Ja, sie ist hervorragend zu nutzen, zumal sie eine deutliche Weiterentwicklung durchlebt hat seit dem ersten Entwurf, der nur die Brandlastberechnung auf der Basis der DIN 18230 umfasste. Man muss aber dazu sagen, dass wegen der damals noch nicht so verbreiteten Kenntnis bei Brandschützern in diesem Bereich einige an der Industriebaurichtlinie gescheitert sind, wenn sie sich nicht intensiv damit befasst haben. Das Ziel war es, ein besseres Verfahren einzuführen, mit dem nicht nur Spezialisten arbeiten können, sondern auch diejenigen, die sich nur ab und zu mit Industriebauten befassen. Zudem hat man festgestellt, dass es nicht nur um die Großindustrie geht, sondern dass der Industriebau theoretisch bei jeder Halle anfängt, die man in Stahl bauen möchte, sobald dies mit der Landesbauordnung nicht mehr abbildbar ist. Wir reden von Hallen ab 1.600 m2 aufwärts. Insofern war der Bedarf vorhanden, eine Anpassung vorzunehmen.

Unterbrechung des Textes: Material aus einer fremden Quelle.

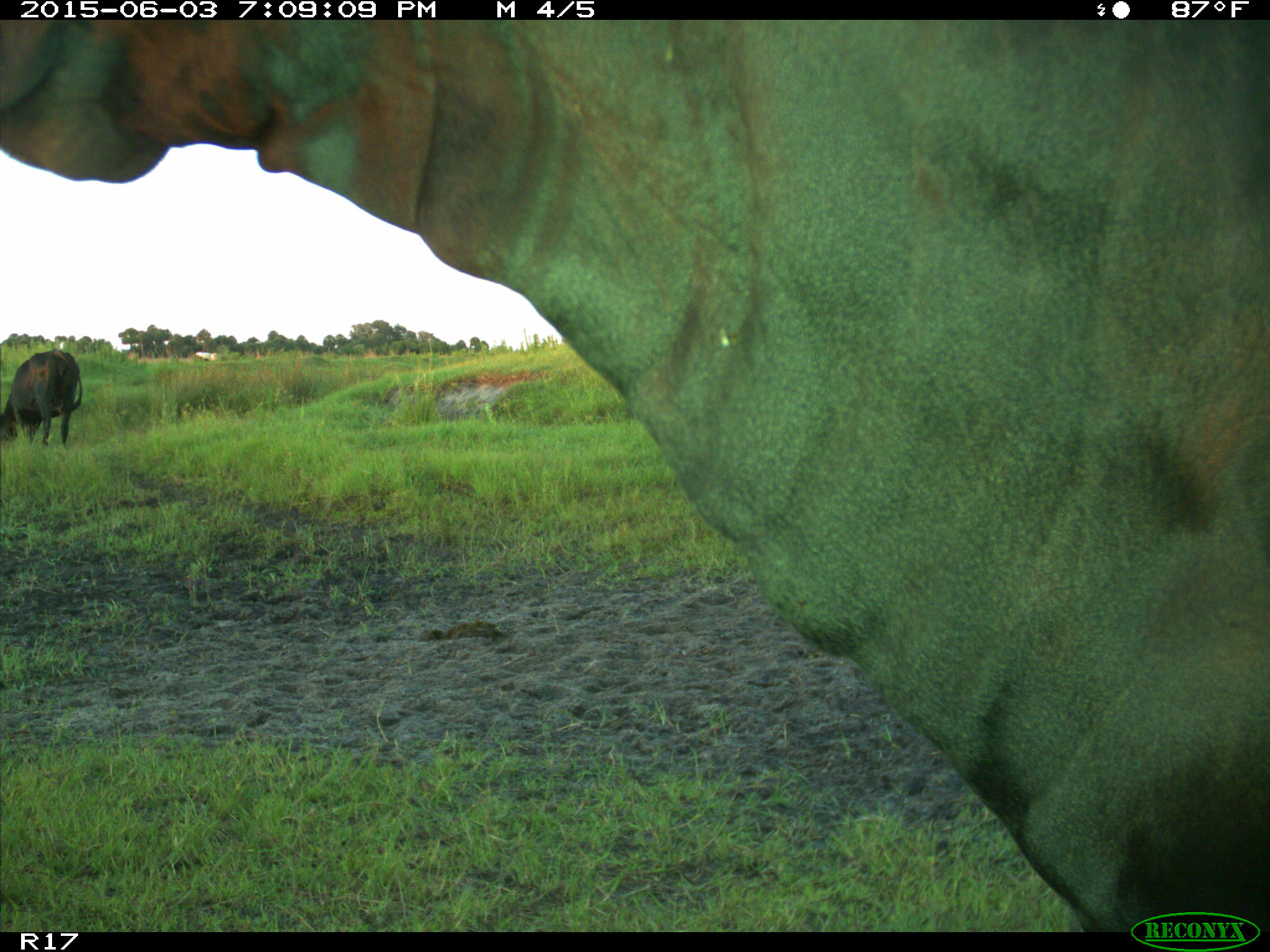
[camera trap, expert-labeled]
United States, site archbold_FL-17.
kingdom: Animalia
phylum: Chordata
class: Mammalia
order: Artiodactyla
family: Bovidae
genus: Bos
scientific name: Bos taurus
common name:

In einer der ersten Novellierungen hat man dazu das Pauschalverfahren eingeführt. Die Industriebaurichtlinie, wie wir sie heute kennen, kennt zwei grundsätzliche Wege. Der eine ist nach wie vor die Brandlastberechnung, der sogenannte Abschnitt 7, und der zweite das Verfahren im pauschalen Nachweis. Dabei muss der Brandschutzsachverständige keine Brandlastberechnung durchführen, sondern kann auf eine Tabelle zurückgreifen. Dies ist dann das Verfahren nach Abschnitt 6. Dort kann je nach den Anforderungen abgelesen werden, was sich brandschutztechnisch realisieren lässt. Es ist dann z. B. festgelegt, in Abhängigkeit von der Geschossigkeit und der Brandschutzinfrastruktur, wie groß ein Brandabschnitt werden darf und welche Anforderungen an das Tragwerk bestehen.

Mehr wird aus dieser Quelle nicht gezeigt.